* **Brief**
Reproduce every one of the records below word for word, changing nothing.

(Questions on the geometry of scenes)
# # # #

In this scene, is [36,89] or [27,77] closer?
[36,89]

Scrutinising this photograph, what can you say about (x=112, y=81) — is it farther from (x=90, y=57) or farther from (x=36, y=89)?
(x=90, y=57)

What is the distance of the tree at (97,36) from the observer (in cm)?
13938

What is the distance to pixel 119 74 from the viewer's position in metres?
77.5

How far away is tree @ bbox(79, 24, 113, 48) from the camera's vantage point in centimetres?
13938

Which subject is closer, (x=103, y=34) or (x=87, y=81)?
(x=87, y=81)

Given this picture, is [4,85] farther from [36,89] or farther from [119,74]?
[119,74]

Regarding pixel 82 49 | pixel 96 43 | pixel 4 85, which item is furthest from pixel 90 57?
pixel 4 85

# # # #

* **Final result**
In this scene, is [36,89] or [27,77] closer?
[36,89]

Scrutinising this photograph, what can you say about (x=112, y=81) — is it farther from (x=90, y=57) or farther from (x=36, y=89)?
(x=90, y=57)

What is the distance of the tree at (97,36) from the observer (in cm)?
13938

What is the distance to pixel 119 74 from the viewer's position in metres?
77.5

How far away is tree @ bbox(79, 24, 113, 48) from the camera's vantage point in centimetres?
13938

Which subject is closer, (x=103, y=34) or (x=87, y=81)?
(x=87, y=81)

Given this picture, is [4,85] farther from [36,89] or farther from [119,74]?
[119,74]

Regarding pixel 82 49 | pixel 96 43 | pixel 4 85, which item is furthest from pixel 90 57?
pixel 4 85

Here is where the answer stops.